● Provided records
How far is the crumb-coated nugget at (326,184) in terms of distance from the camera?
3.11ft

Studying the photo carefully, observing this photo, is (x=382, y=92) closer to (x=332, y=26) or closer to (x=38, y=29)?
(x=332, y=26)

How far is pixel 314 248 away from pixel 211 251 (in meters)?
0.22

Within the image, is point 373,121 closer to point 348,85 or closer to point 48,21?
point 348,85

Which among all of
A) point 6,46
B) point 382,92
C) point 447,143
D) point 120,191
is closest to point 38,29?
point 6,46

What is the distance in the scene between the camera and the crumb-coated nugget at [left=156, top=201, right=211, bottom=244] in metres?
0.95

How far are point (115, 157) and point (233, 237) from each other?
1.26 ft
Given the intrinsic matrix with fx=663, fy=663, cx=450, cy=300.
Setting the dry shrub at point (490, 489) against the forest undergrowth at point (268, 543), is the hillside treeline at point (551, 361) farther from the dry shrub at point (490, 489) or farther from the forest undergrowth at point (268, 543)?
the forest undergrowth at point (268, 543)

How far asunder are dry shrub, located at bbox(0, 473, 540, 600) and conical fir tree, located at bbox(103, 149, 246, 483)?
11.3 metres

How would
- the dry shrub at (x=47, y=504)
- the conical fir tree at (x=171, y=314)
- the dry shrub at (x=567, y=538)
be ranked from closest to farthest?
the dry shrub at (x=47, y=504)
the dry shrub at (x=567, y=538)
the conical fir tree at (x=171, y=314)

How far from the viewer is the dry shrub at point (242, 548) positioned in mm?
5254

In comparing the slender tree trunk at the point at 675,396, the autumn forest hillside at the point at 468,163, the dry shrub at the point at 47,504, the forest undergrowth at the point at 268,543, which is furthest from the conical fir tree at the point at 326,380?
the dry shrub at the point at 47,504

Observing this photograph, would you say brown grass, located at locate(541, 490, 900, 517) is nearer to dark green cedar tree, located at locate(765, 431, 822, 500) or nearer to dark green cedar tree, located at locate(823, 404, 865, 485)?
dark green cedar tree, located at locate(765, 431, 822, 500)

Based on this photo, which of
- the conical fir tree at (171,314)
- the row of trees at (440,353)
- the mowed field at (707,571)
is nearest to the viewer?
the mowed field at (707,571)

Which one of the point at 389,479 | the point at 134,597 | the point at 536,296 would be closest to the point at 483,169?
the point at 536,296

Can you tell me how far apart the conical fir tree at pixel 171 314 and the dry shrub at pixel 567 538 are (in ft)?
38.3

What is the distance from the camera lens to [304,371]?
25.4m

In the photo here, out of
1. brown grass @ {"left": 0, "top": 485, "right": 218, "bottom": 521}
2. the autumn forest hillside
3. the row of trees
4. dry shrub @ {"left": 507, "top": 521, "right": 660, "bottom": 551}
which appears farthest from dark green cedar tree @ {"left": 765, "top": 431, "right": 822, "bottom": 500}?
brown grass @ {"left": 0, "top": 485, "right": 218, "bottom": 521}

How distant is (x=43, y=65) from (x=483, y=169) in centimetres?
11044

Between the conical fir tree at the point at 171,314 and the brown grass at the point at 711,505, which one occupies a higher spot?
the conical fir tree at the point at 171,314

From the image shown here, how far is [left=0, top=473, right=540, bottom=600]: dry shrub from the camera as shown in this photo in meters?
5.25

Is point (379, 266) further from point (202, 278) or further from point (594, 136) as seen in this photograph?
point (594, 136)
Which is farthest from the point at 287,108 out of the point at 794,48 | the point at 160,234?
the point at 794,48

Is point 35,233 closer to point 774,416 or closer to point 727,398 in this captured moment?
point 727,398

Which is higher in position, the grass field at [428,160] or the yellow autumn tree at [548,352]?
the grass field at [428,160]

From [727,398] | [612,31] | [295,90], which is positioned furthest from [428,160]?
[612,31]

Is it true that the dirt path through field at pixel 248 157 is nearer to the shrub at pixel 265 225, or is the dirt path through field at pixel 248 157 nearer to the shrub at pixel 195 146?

● Goal
Extract, verbatim, the lines from the one containing "Between the conical" through the last line of the listing above.

● Solution for this exercise
Between the conical fir tree at the point at 171,314 and the brown grass at the point at 711,505, which one occupies a higher spot?
the conical fir tree at the point at 171,314

From the image shown here, how far is [left=0, top=473, right=540, bottom=600]: dry shrub from the camera as shown in this photo in meters?
5.25

Is point (379, 266) further from point (202, 278) or further from point (594, 136) as seen in this photograph?
point (594, 136)
Which is farthest from the point at 287,108 out of the point at 794,48 | the point at 160,234?
the point at 794,48

Is point 35,233 closer to point 774,416 or closer to point 727,398 in this captured moment?
point 727,398

Which is higher in position, the grass field at [428,160] or the yellow autumn tree at [548,352]?
the grass field at [428,160]

From [727,398] | [612,31] | [295,90], which is positioned furthest from [428,160]?
[612,31]

Is it true that the dirt path through field at pixel 248 157 is nearer to the shrub at pixel 265 225, or is the dirt path through field at pixel 248 157 nearer to the shrub at pixel 195 146?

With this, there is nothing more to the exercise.